# too much?



## mark0420 (Sep 1, 2011)

i got 215 lbs of rock is that too much? its not in the tank yet (cleaning still). it is a 48" 55gal


----------



## fusion (Jun 21, 2012)

Sounds like a lot for a 55 but you wont know until you start to put it in, you could always save some for your next tank


----------



## mark0420 (Sep 1, 2011)

my thoughts exactly. i went overboard on purpose just in case some rocks dont fit in right


----------



## BrendanMc (May 30, 2012)

I'd estimate I have about that much in my 60 gal with pretty much the same footprint. I don't think it's too much, there's still plenty of swimming space. Check out my tank for an idea of how it would look.


----------



## mark0420 (Sep 1, 2011)

https://picasaweb.google.com/lh/photo/Sd5kl_JawEV09RFcjrZ169MTjNZETYmyPJy0liipFm0?feat=directlink
What do you think?


----------



## Deeda (Oct 12, 2012)

I like the look of the rock but I prefer to stack it taller in the tank and still leave some open section of sand visible.

What species of fish were you planning on stocking? That will help you decide which way to place the rocks.


----------



## mark0420 (Sep 1, 2011)

Haven't really decided either yellows or johanni maybe both with 10 yellow and 6 johanni


----------



## DJRansome (Oct 29, 2005)

You don't want johannii in a 55G...too aggressive.


----------



## PaNiK (Dec 10, 2003)

it looks pretty cool


----------



## MPKS92 (Nov 5, 2010)

The tank looks awesome. Love the rock and the background. :thumb:


----------



## PaNiK (Dec 10, 2003)

you'll want to stay on top of that water level. hard water stains suck.


----------



## mark0420 (Sep 1, 2011)

*** found that its pretty easy to remove those just use a razor blade. But i dropped the water line so the cycle completes faster


----------



## Mike_G (Nov 8, 2011)

Those are some nice big rocks- I'd stand them up tall and lean them against each other rather than stacking them on top of each other. Think "crevices" rather than creating caves. I'd also make 2 or more formations seperated by a little open substrate to create multiple territories.


----------

· · · · · · ·

To do.
#1 In the aquarium rock thread, how many pounds of rock does mark0420 say he has?
#2 Reproduce the stretch of the aquarium rock thread from "## BrendanMc (May" through "it would look.".
#3 Name every distinct username that posts in the aquarium rock thread, listing each one only once.

Data block.
· · · · · · ·

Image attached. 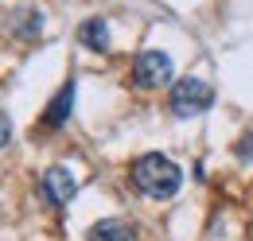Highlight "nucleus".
<instances>
[{"label": "nucleus", "instance_id": "obj_8", "mask_svg": "<svg viewBox=\"0 0 253 241\" xmlns=\"http://www.w3.org/2000/svg\"><path fill=\"white\" fill-rule=\"evenodd\" d=\"M8 140H12V120H8V113L0 109V148H4Z\"/></svg>", "mask_w": 253, "mask_h": 241}, {"label": "nucleus", "instance_id": "obj_3", "mask_svg": "<svg viewBox=\"0 0 253 241\" xmlns=\"http://www.w3.org/2000/svg\"><path fill=\"white\" fill-rule=\"evenodd\" d=\"M171 82V59L164 51H140L132 59V86L136 90H160Z\"/></svg>", "mask_w": 253, "mask_h": 241}, {"label": "nucleus", "instance_id": "obj_2", "mask_svg": "<svg viewBox=\"0 0 253 241\" xmlns=\"http://www.w3.org/2000/svg\"><path fill=\"white\" fill-rule=\"evenodd\" d=\"M211 101H214V90L203 78H179L168 93V105L175 117H199L203 109H211Z\"/></svg>", "mask_w": 253, "mask_h": 241}, {"label": "nucleus", "instance_id": "obj_7", "mask_svg": "<svg viewBox=\"0 0 253 241\" xmlns=\"http://www.w3.org/2000/svg\"><path fill=\"white\" fill-rule=\"evenodd\" d=\"M86 241H128V226L117 222V218H105V222H97L86 234Z\"/></svg>", "mask_w": 253, "mask_h": 241}, {"label": "nucleus", "instance_id": "obj_5", "mask_svg": "<svg viewBox=\"0 0 253 241\" xmlns=\"http://www.w3.org/2000/svg\"><path fill=\"white\" fill-rule=\"evenodd\" d=\"M74 93H78V86L74 82H66L63 90L55 93V101L47 105V117H43V128H59L66 117H70V105H74Z\"/></svg>", "mask_w": 253, "mask_h": 241}, {"label": "nucleus", "instance_id": "obj_9", "mask_svg": "<svg viewBox=\"0 0 253 241\" xmlns=\"http://www.w3.org/2000/svg\"><path fill=\"white\" fill-rule=\"evenodd\" d=\"M238 156H242V160H253V132L246 136V144H238Z\"/></svg>", "mask_w": 253, "mask_h": 241}, {"label": "nucleus", "instance_id": "obj_6", "mask_svg": "<svg viewBox=\"0 0 253 241\" xmlns=\"http://www.w3.org/2000/svg\"><path fill=\"white\" fill-rule=\"evenodd\" d=\"M78 39L90 51H109V28H105V20H86L78 28Z\"/></svg>", "mask_w": 253, "mask_h": 241}, {"label": "nucleus", "instance_id": "obj_1", "mask_svg": "<svg viewBox=\"0 0 253 241\" xmlns=\"http://www.w3.org/2000/svg\"><path fill=\"white\" fill-rule=\"evenodd\" d=\"M179 183H183L179 163L160 156V152H148V156H140L132 163V187L140 195H148V199H171L179 191Z\"/></svg>", "mask_w": 253, "mask_h": 241}, {"label": "nucleus", "instance_id": "obj_4", "mask_svg": "<svg viewBox=\"0 0 253 241\" xmlns=\"http://www.w3.org/2000/svg\"><path fill=\"white\" fill-rule=\"evenodd\" d=\"M39 191H43V202H51L55 210H63L66 202L78 195V179L66 167H47L43 179H39Z\"/></svg>", "mask_w": 253, "mask_h": 241}]
</instances>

· · · · · · ·

Answers for this exercise.
#1 215 pounds

#2
## BrendanMc (May 30, 2012)

I'd estimate I have about that much in my 60 gal with pretty much the same footprint. I don't think it's too much, there's still plenty of swimming space. Check out my tank for an idea of how it would look.

#3 mark0420, fusion, BrendanMc, Deeda, DJRansome, PaNiK, MPKS92, Mike_G